Tabnabbing: Extravagant Phishing

    The last three days are noteworthy because three large databases of Yandex mail accounts , and Gmail got into the network .

    Many users of Habr, as well as other thematic resources on security issues, agree that the accounts most likely got into the databases either as a result of infection of users' computers with Trojans, or as a result of phishing attacks.

    In the wake of these heated discussions, I would like to talk about one of the beautiful ways to steal user data, quite old, but still relevant, which was not written about on the hub.

    In 2010, Asa Raskin , son of Jeff Raskin, shared on his blog a very interesting, it seems to me, phishing method, which he called Tabnabbing.

    Its essence is as follows:

    1. The attacker attracts the user to a page on his site that looks completely normal and the way the user expects to see it.
    2. The attacker determines that the user has not interacted with the page for a long time, or even switched to another tab.
    3. While the page is inactive - its favicon is replaced with the site icon, under which it will be masked.
    4. The content of the page changes to the content of the fake login form of the site under which it is masked.
    5. With a certain rather high degree of probability, the user, returning to the tab - without hesitation, will automatically enter his username and password.
    6. After intercepting the authorization data, the user can simply be redirected to the attacked site, because most likely he is already authorized on it and this is what he will expect.

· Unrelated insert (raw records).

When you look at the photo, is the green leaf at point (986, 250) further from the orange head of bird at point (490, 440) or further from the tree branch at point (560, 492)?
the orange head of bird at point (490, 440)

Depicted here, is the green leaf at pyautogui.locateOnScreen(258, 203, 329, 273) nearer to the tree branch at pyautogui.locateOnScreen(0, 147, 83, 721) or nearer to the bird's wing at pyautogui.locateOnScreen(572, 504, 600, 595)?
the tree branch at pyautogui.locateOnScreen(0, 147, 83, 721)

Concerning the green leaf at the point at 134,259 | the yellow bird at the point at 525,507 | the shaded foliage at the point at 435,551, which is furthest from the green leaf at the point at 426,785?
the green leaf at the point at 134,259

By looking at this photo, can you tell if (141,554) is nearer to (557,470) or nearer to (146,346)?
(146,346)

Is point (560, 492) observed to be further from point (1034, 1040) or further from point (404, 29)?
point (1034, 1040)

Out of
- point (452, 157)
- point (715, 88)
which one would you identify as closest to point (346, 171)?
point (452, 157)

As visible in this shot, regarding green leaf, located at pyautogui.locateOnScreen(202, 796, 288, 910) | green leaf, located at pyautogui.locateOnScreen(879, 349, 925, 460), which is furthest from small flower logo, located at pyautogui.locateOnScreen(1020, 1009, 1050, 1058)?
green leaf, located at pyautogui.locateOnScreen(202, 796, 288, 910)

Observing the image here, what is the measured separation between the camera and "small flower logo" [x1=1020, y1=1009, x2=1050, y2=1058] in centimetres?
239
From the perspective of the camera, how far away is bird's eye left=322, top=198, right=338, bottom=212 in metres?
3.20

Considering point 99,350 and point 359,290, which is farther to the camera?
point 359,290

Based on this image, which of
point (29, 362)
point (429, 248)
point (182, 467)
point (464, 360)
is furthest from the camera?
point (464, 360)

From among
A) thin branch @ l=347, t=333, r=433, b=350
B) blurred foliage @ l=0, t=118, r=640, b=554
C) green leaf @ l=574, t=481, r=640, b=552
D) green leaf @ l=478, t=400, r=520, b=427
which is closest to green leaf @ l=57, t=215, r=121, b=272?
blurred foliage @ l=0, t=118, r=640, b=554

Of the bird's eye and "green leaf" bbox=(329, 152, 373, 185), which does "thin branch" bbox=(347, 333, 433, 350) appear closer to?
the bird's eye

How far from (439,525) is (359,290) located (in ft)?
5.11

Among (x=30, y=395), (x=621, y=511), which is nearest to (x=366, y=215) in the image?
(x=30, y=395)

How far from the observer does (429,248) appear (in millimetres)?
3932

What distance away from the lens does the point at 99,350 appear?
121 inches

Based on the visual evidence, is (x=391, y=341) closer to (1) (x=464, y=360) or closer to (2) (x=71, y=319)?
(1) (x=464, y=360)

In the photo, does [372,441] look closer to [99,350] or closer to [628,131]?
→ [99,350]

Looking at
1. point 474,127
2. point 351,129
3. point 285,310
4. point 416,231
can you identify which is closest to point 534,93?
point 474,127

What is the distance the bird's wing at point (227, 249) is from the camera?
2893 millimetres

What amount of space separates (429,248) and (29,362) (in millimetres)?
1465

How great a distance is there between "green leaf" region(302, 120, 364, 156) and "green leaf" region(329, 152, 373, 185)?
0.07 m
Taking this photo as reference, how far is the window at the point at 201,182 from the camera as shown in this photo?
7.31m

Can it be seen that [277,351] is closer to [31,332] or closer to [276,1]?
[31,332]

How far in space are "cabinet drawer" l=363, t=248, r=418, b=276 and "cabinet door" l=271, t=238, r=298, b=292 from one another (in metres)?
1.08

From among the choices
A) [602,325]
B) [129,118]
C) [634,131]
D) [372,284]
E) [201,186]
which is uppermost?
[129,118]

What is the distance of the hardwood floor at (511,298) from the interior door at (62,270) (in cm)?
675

    The prototype code that tracks user behavior may look something like this:

    window.onblur = function(){
      TIMER = setTimeout(time_to_change, 5000);
    window.onfocus = function(){
      if(TIMER) clearTimeout(TIMER);
    function time_to_change() {
      if( HAS_SWITCHED == false ){
        change_title( "Gmail: Email from Google");    
        HAS_SWITCHED = true;    

    That is, the interception of user behavior itself is quite trivial, and not complicated. Further, the change_content () function is responsible for creating new elements of the DOM tree that will be displayed on top of the original page content.

    And if you like to nostalgic:

    Aza Raskin, in his post on this topic, implemented an example of this behavior, and if you switch the tab with the post, returning to it you will receive a screenshot of the 2010 Gmail authorization page.

    In any case, I would like to remind you - be extremely careful, this is the basis of your online safety.